ScheduledExecutorService is an interface and it does not define any of the things you are asking about.

So the answer depends on the concrete implementation you are using. If you use Executors.newScheduledThreadPool then you are effectively using a ScheduledThreadPoolExecutor . The javadoc says:

Tasks scheduled for exactly the same execution time are enabled in first-in-first-out (FIFO) order of submission.

I'm not sure I understand your second question regarding memory - either you have enough memory or you don't. And if you don't you will get an OutOfMemoryError.

There will be no contention between tasks after 5 minutes.

Tasks are passed into queue and if there are no available threads to execute them, they will be executed in FIFO order, at least given the ScheduledThreadPoolExecutor implementation.

Note that your pending tasks may get 'silently' canceled if you have an exception which is not handled.

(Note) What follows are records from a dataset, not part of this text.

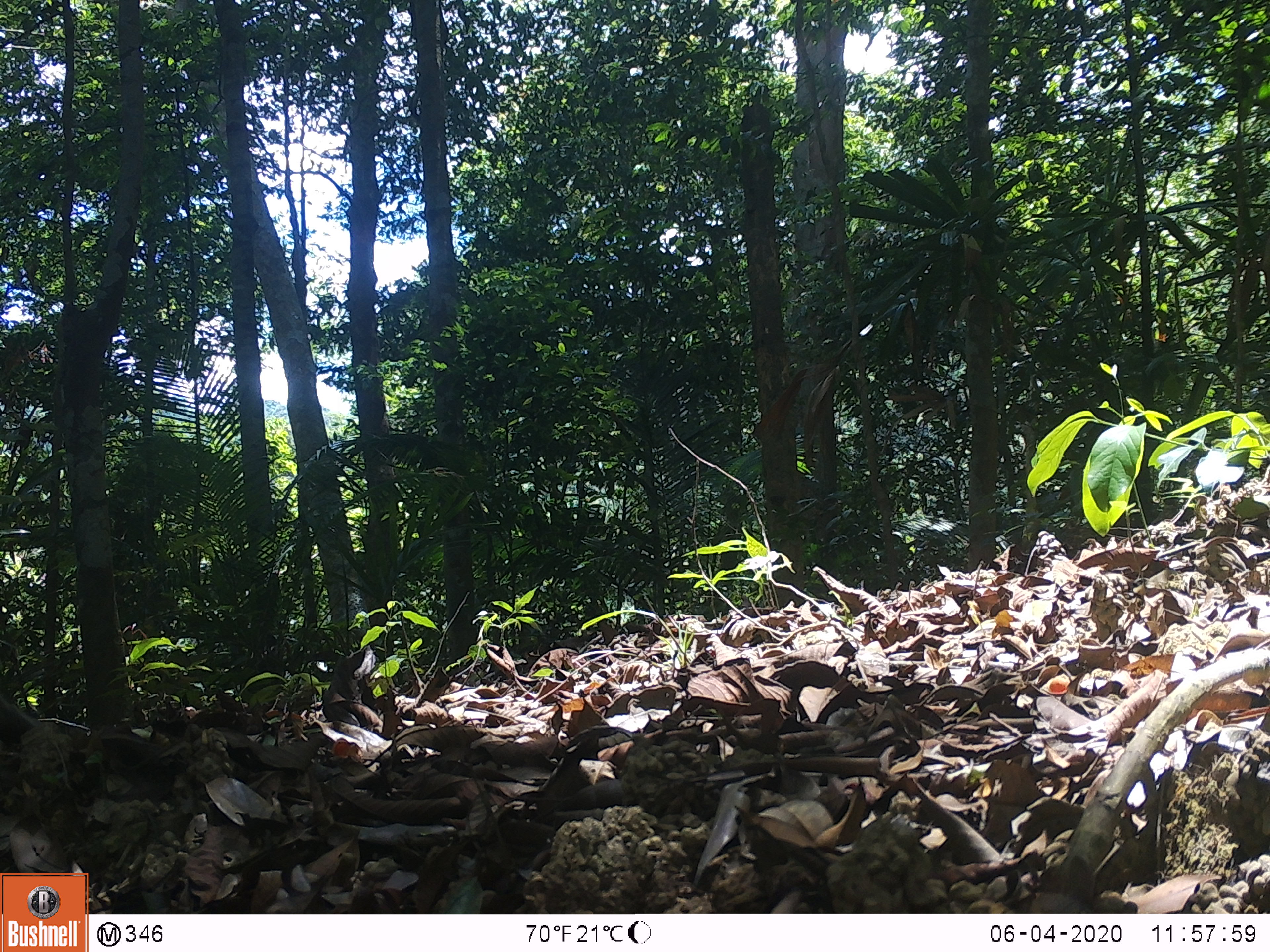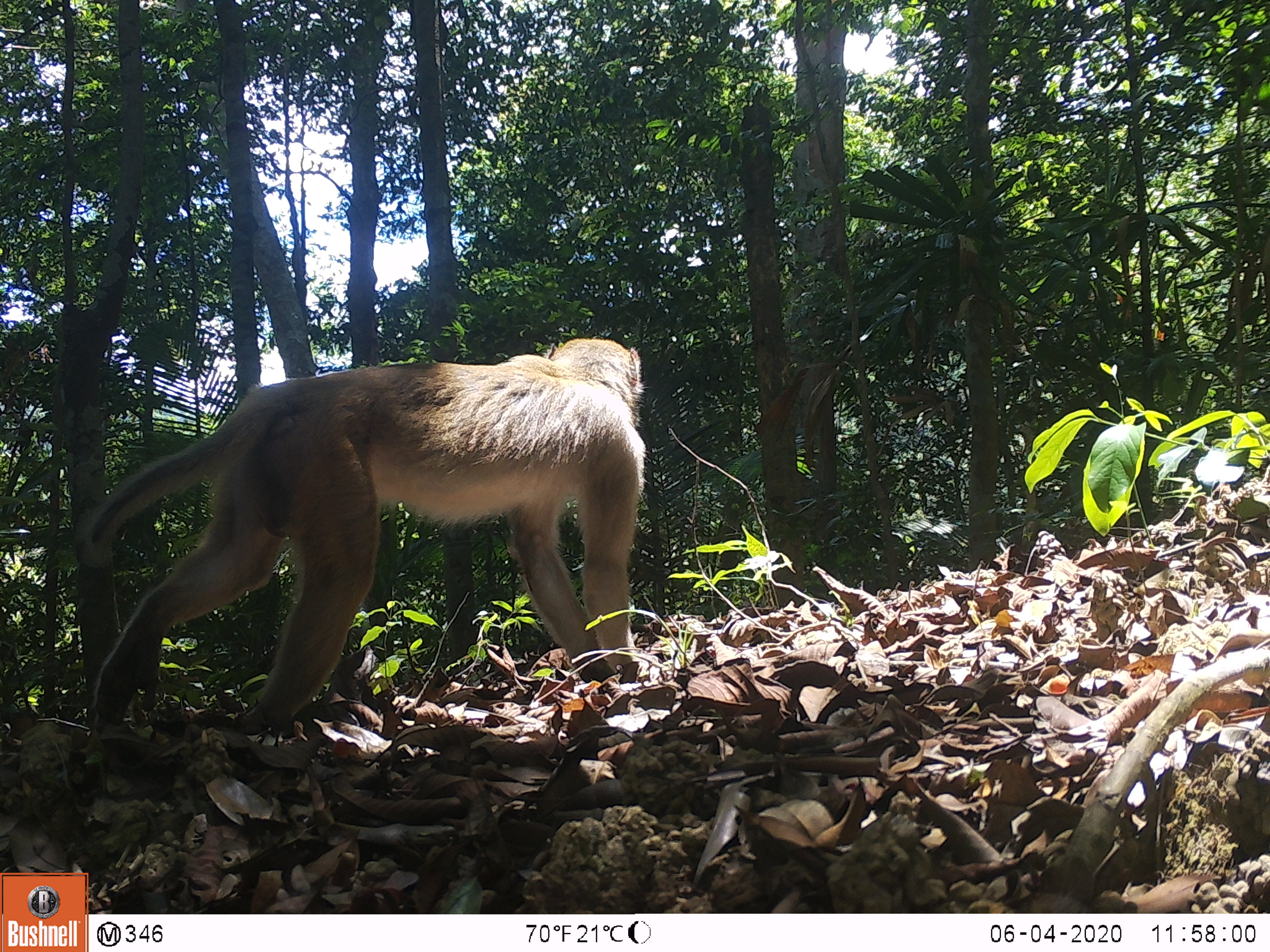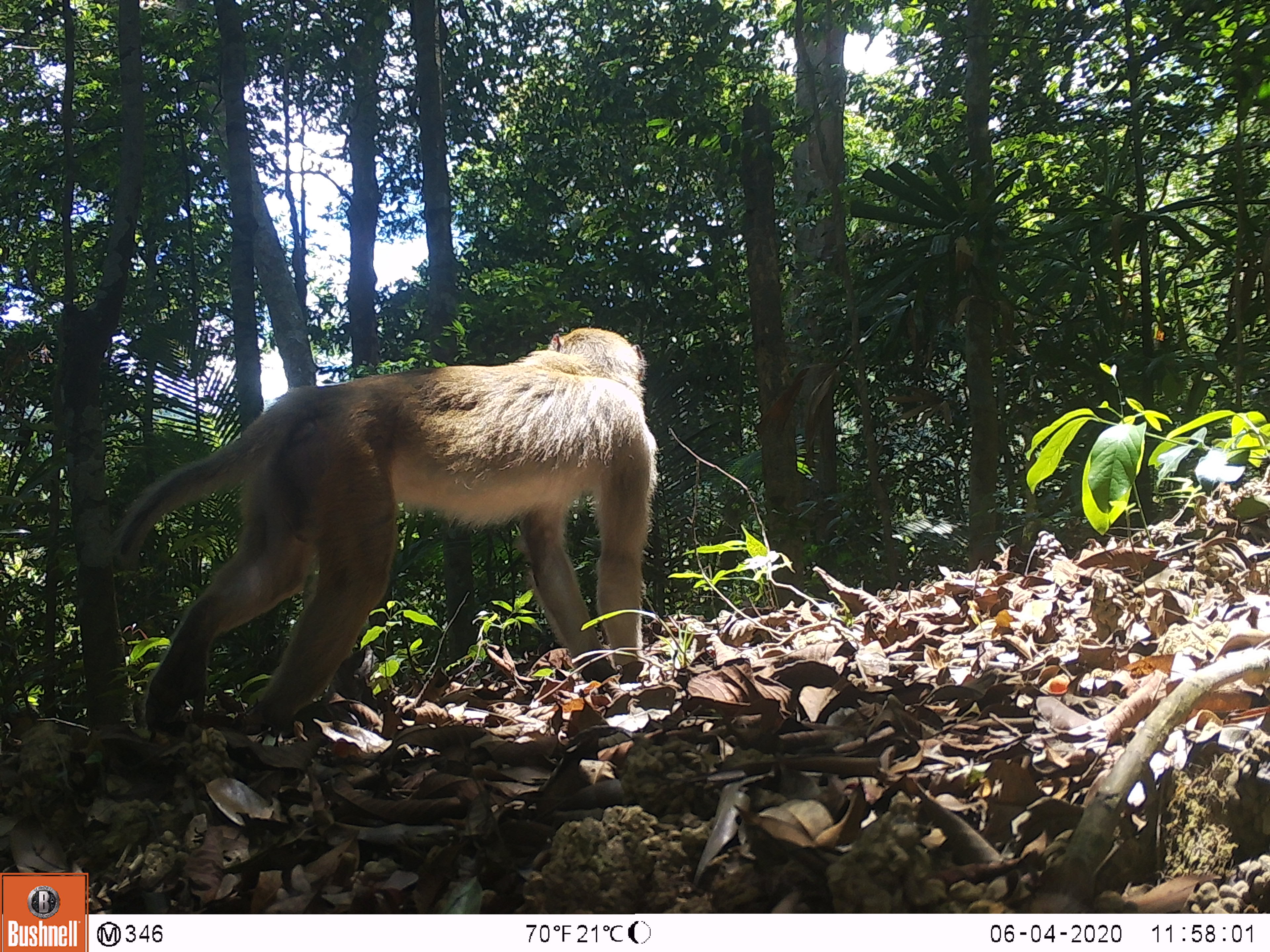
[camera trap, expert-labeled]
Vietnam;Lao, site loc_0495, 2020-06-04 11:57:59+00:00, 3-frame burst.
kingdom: Animalia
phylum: Chordata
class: Mammalia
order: Primates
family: Cercopithecidae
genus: Macaca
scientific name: Macaca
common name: macaques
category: assam or rhesus macaque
Assam or rhesus macaque (macaques) (Macaca). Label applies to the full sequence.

ScheduledFuture scheduleAtFixedRate(Runnable command, long initialDelay, long period, TimeUnit unit)

Creates and executes a periodic action that becomes enabled first after the given initial delay, and subsequently with the given period; that is executions will commence after initialDelay then initialDelay+period, then initialDelay + 2 * period, and so on.

If any execution of the task encounters an exception , subsequent executions are suppressed. Otherwise, the task will only terminate via cancellation or termination of the executor. If any execution of this task takes longer than its period, then subsequent executions may start late , but will not concurrently execute.

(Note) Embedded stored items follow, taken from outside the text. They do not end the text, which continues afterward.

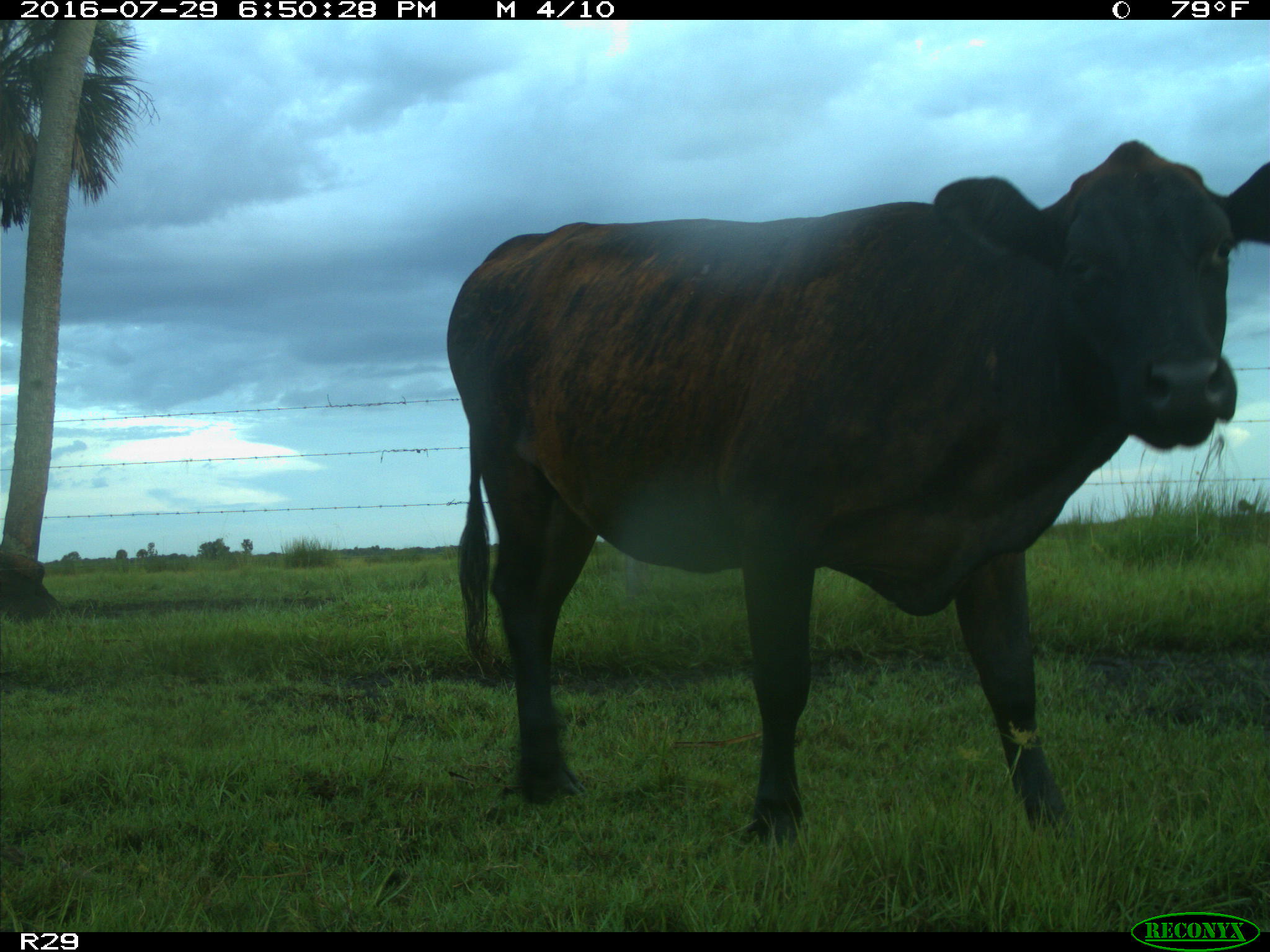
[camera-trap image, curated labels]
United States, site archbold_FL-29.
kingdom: Animalia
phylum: Chordata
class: Mammalia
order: Artiodactyla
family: Bovidae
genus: Bos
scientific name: Bos taurus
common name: domestic cow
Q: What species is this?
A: Bos taurus (domestic cow).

Memory is already 'reserved' for the scheduler instance, and if tasks use up all remaining memory JVM will not give them piece from the scheduler. This can and will result with OutOfMemoryError .

Edit

If there is only one thread in the pool, tasks p2 and p3 will be scheduled but they will not be executed until there is available thread.

Take a look at the code sample bellow:

private static final ScheduledExecutorService scheduledService = Executors.newSingleThreadScheduledExecutor();

public static void main(String[] args) {


    scheduledService.submit(() -> {

        System.out.println("p1");
        try 
        {
            TimeUnit.SECONDS.sleep(15);

        } catch (Exception e) {}

    });

    scheduledService.scheduleAtFixedRate(()-> System.out.println("p2"), 1, 5, TimeUnit.SECONDS);    
    }
}

Once p1 finishes, p2 will be immediately outputted three times, which shows that task was scheduled but couldn't be executed at requested time.